Ask yourself — did you ever see them in the same room together?

“If you really want to hear about it,” bin Laden says in an audiotape released today, “you’ll want to hear all the David Copperfield crap about my lousy childhood and how I was abandoned by my father Muhammed Awad bin Laden because I was the only son of his tenth wife, but I don’t feel like going into it.”

Bin Laden sought seclusion in the mountains of Afghanistan following the disastrous attacks on Sept. 11, 2001.  Salinger sought seclusion in the mountains of New Hampshire following the disastrous reviews of the film version of his story “Uncle Wiggily in Connecticut.”  The two men were never seen together, and mysteriously canceled a scheduled appearance on “The Hollywood Squares” when they learned that Wally Cox would not be a member of the show’s nine-celebrity “tic-tac-toe” box.

Wally Cox and Joyce Maynard:  No connection, but the lack of any parallels is rather eerie.
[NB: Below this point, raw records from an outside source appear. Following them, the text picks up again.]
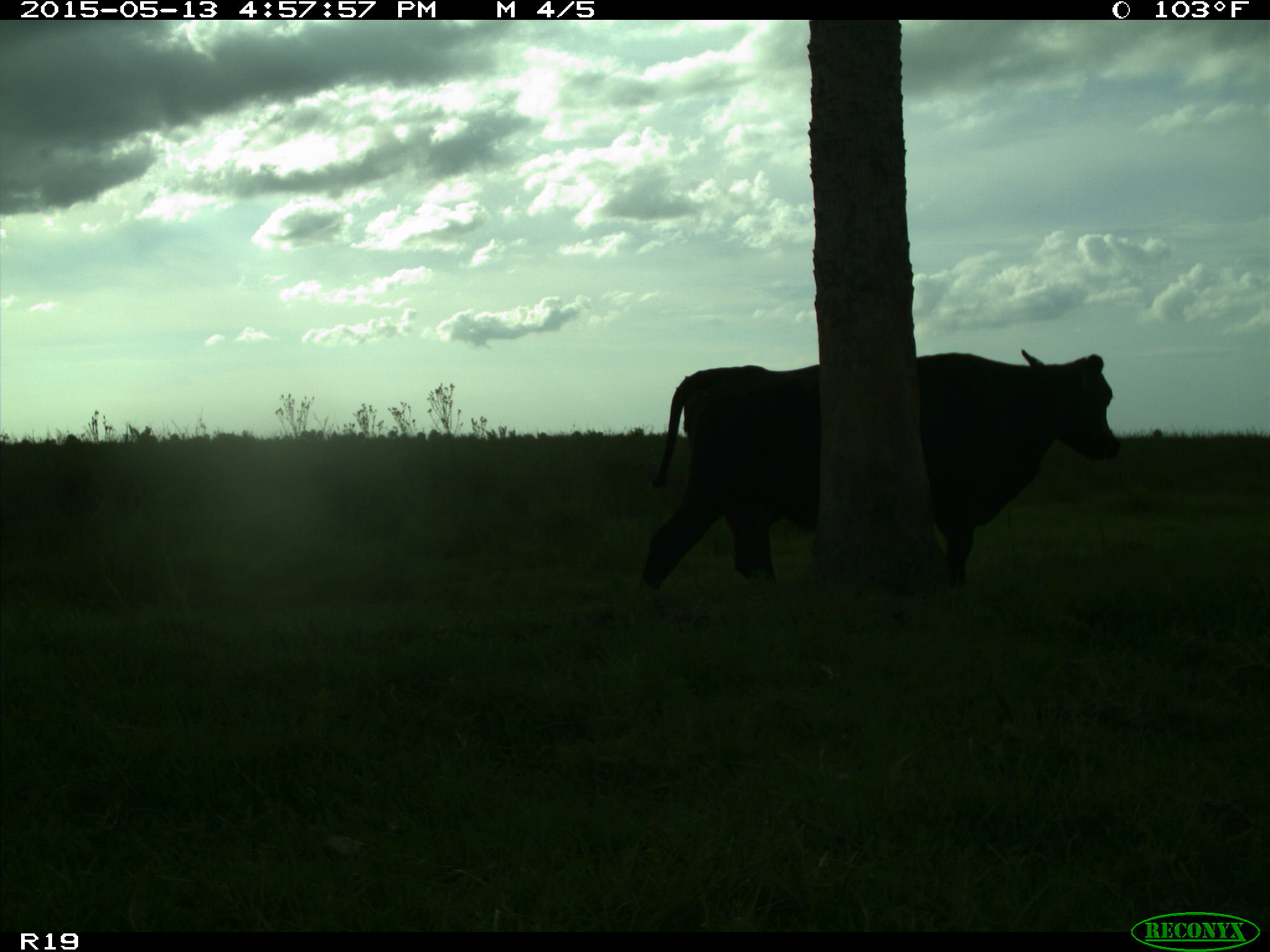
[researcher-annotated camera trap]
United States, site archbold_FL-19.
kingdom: Animalia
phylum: Chordata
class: Mammalia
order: Artiodactyla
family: Bovidae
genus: Bos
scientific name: Bos taurus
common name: domestic cow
Bos taurus (domestic cow).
Both Salinger and bin Laden became increasingly eccentric in their later years, with Salinger drinking his own urine according to his lover Joyce Maynard, a woman half Salinger’s age who, like him, scored an early literary success.  Her world-weary adolescent memoir “An Eighteen Year Old Looks Back on Life” caught the attention of Salinger, who sent her a letter complimenting her style “because you obviously copied it from mine.”